Job seekers all have a lot of things to keep in mind:
How to write a resume?
How to answer questions about previous jobs?
Do I really want to work nights and weekends?
A job seeker with disabilities has these and more to consider.
Here are some hints for those with disabilities:
• Job-search related concepts
Disability: According to the Americans with Disabilities Act, a physical or mental impairment must substantially limit at least one major life activity to be considered a disability. A person is considered disabled if the condition impairs a person’s ability to do a job.
We think of people with an artificial limb as disabled, but if the person does sedentary work in a cubicle, he or she is not disabled by ADA standards.
Essential functions: Employers must what the employee must be able to do. These are essential functions that describe what, but not how, a specific activity is to be done.

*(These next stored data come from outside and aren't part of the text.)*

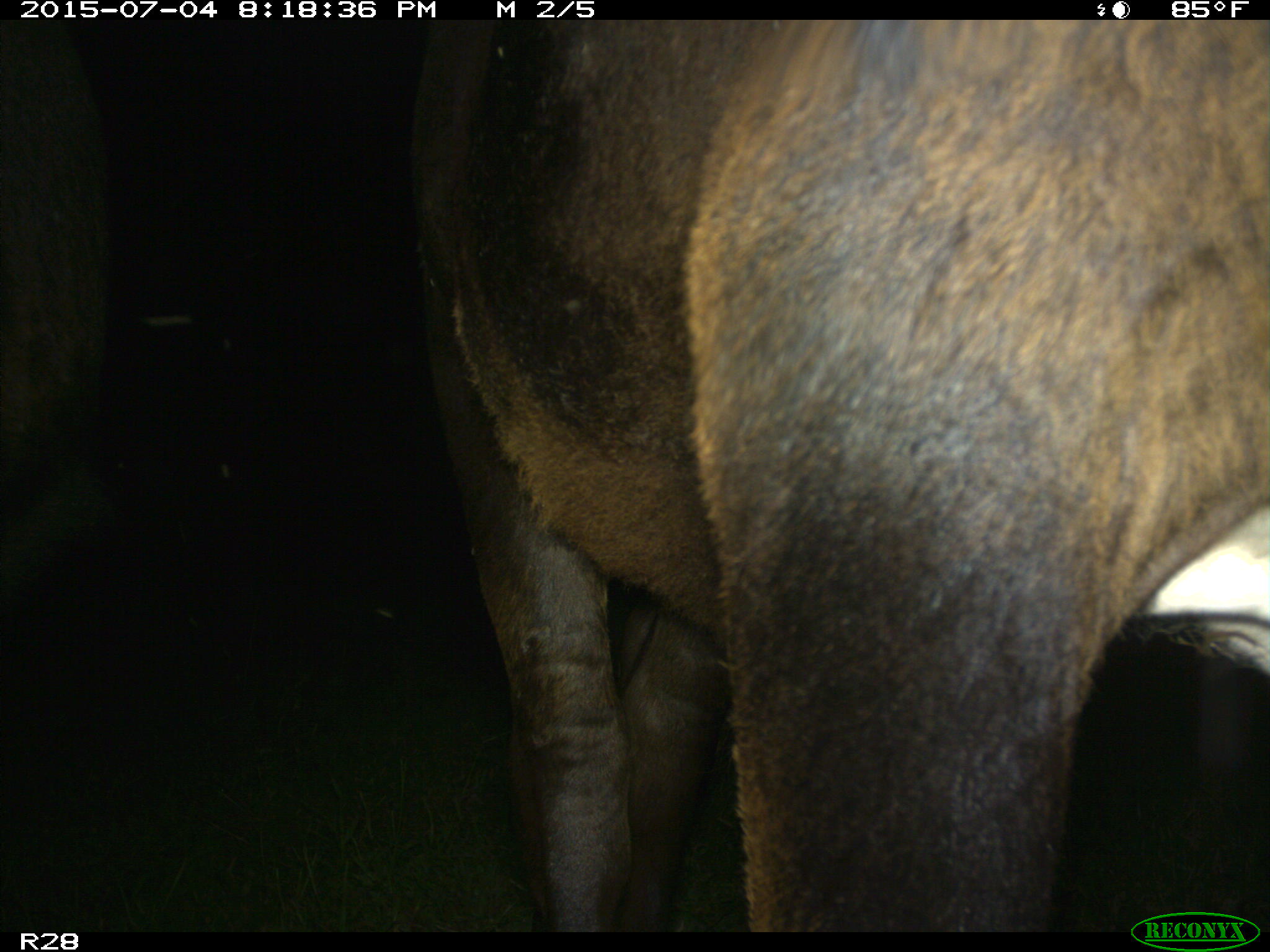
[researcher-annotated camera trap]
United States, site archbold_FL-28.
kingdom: Animalia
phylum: Chordata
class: Mammalia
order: Artiodactyla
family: Bovidae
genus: Bos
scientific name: Bos taurus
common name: domestic cow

Accommodations are any changes in the work environment or in procedures for getting a job done. Employers are required to make reasonable accommodations to enable a worker to perform the essential functions. As a person with a hearing disability, I was given a special receiver.
• What I must tell the employer.
A job seeker is required to tell the employer of a need for accommodation but not to reveal a medical condition. He must say, “I will need a ramp to get to the reception area” but is not required to say, “I’ve got this old football injury.” A job seeker who does not reveal a need for accommodation is in danger of losing his or her job if later they are unable to perform essential functions.

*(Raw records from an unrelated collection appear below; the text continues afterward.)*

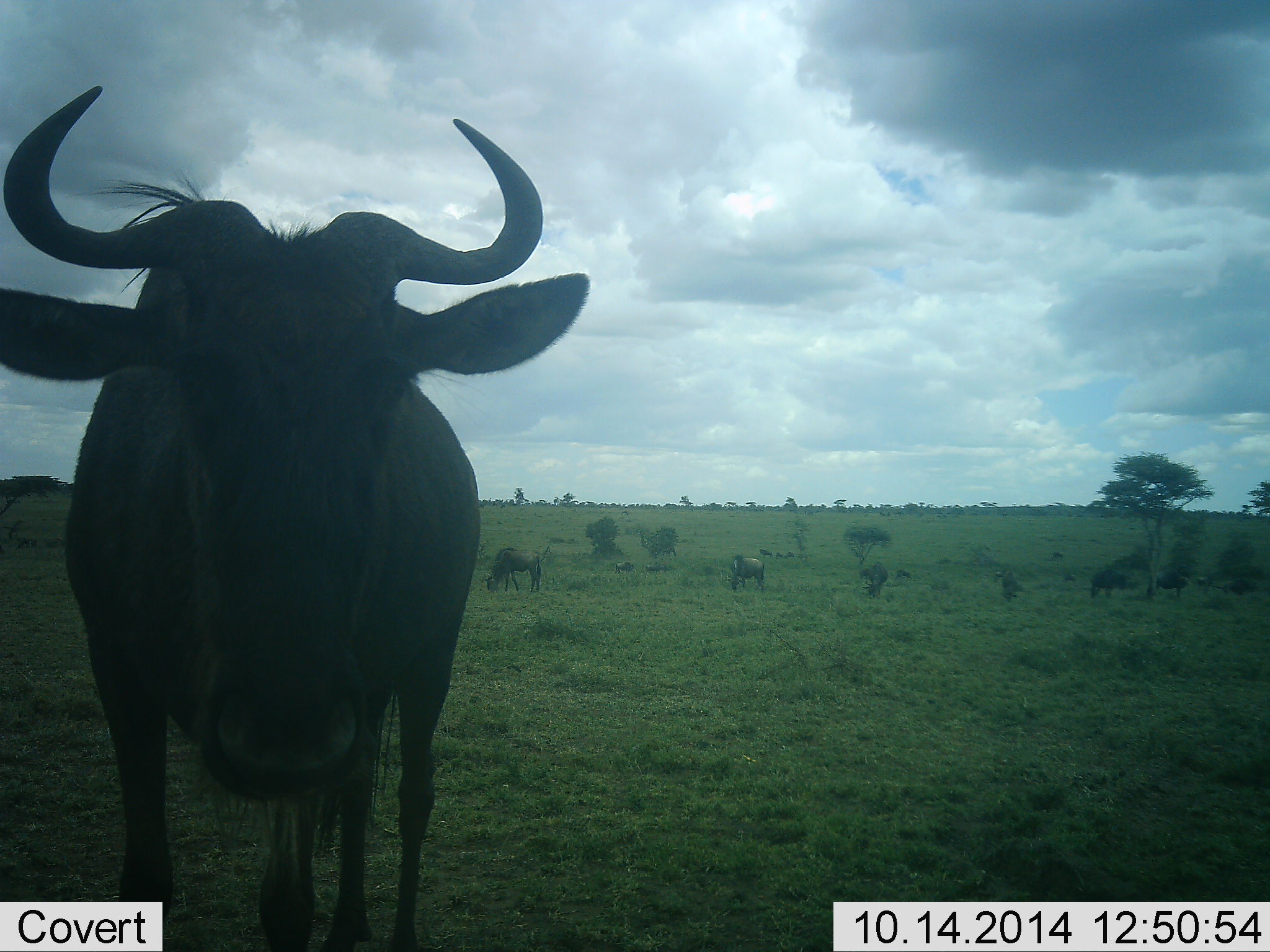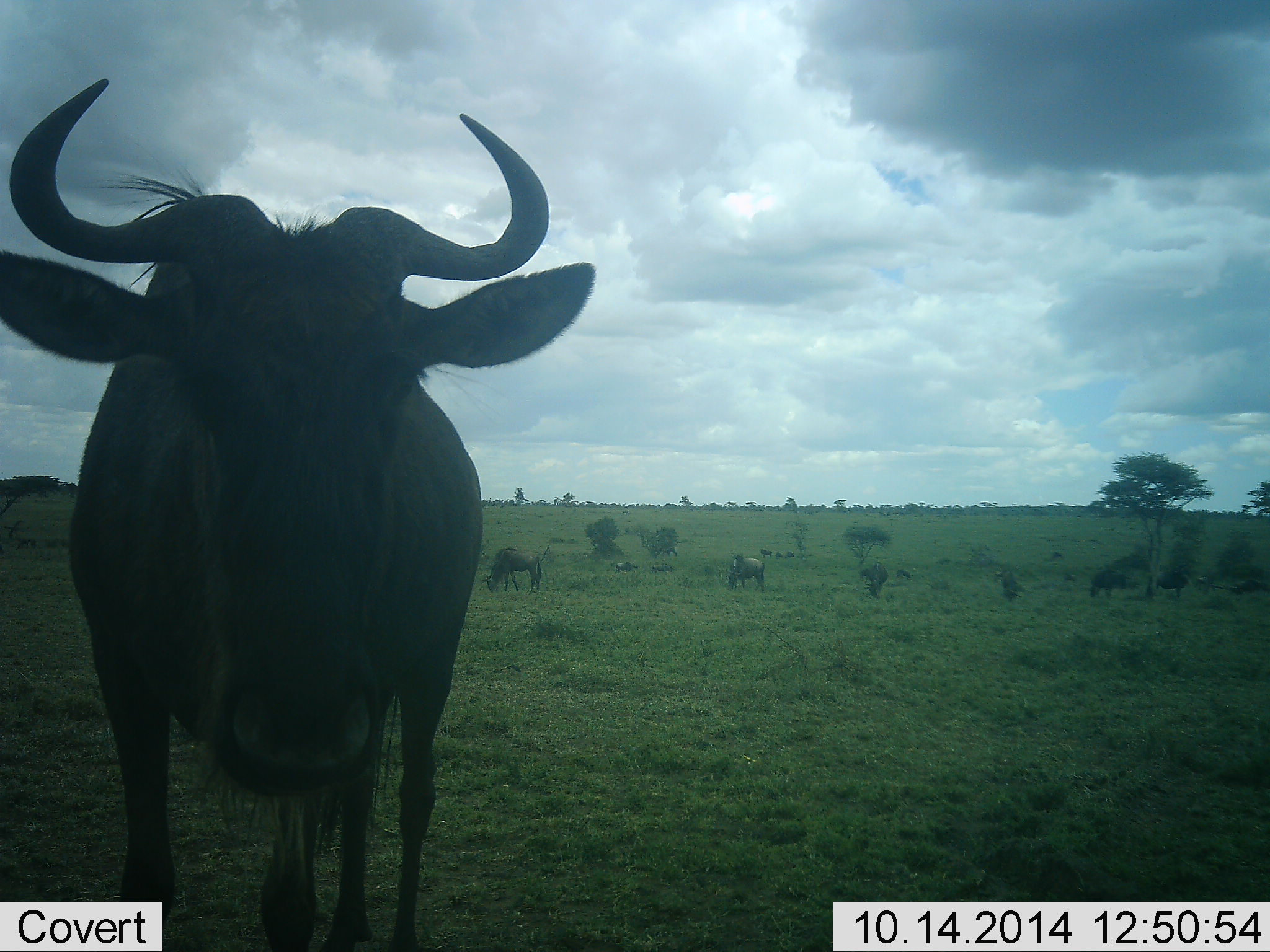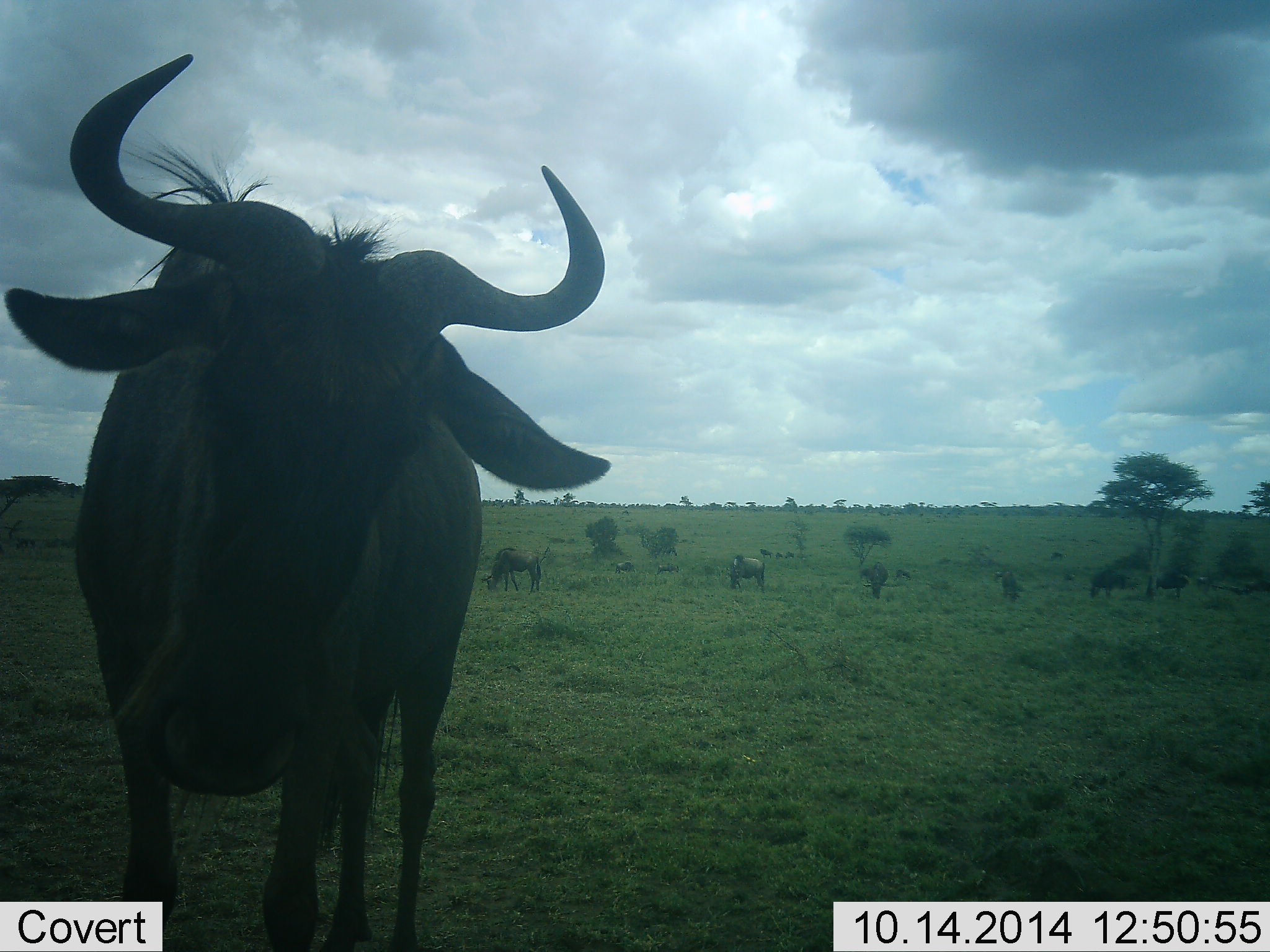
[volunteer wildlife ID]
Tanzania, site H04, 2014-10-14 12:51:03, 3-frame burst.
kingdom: Animalia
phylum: Chordata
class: Mammalia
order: Artiodactyla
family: Bovidae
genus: Connochaetes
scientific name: Connochaetes taurinus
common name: blue wildebeest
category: wildebeest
Wildebeest (blue wildebeest) (Connochaetes taurinus), count 7. Behavior (volunteer vote fractions): standing 91%, resting 0%, moving 18%, interacting 9%. Young present (vote fraction): 0%. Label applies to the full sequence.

• When should I inform them about my disability?
A person with a disability is never required to discuss his or her disability with an employer, but is required to tell the employer of a need for accommodation. Fred may need to tell an employer prior to an interview of his need for wheelchair accommodations, but not give any details.
The employer cannot make pre-employment inquiries about a disability, but may ask about the ability to perform the essential functions of the job.
• Will the interviewer be uncomfortable with me?
This is a particular concern for those with a noticeable disability. In the 21st century, human resource people are well-prepared to interview people with varied disabilities. Most likely they have practiced this in a class.
• What if I am asked an illegal question?
Most employers know better than to ask “What did you do to your leg?” They know what they can and cannot ask. But improper questions still happen. I recommend against confrontation over an illegal question. Reply in an indirect manner to focus on your ability to perform the job duties.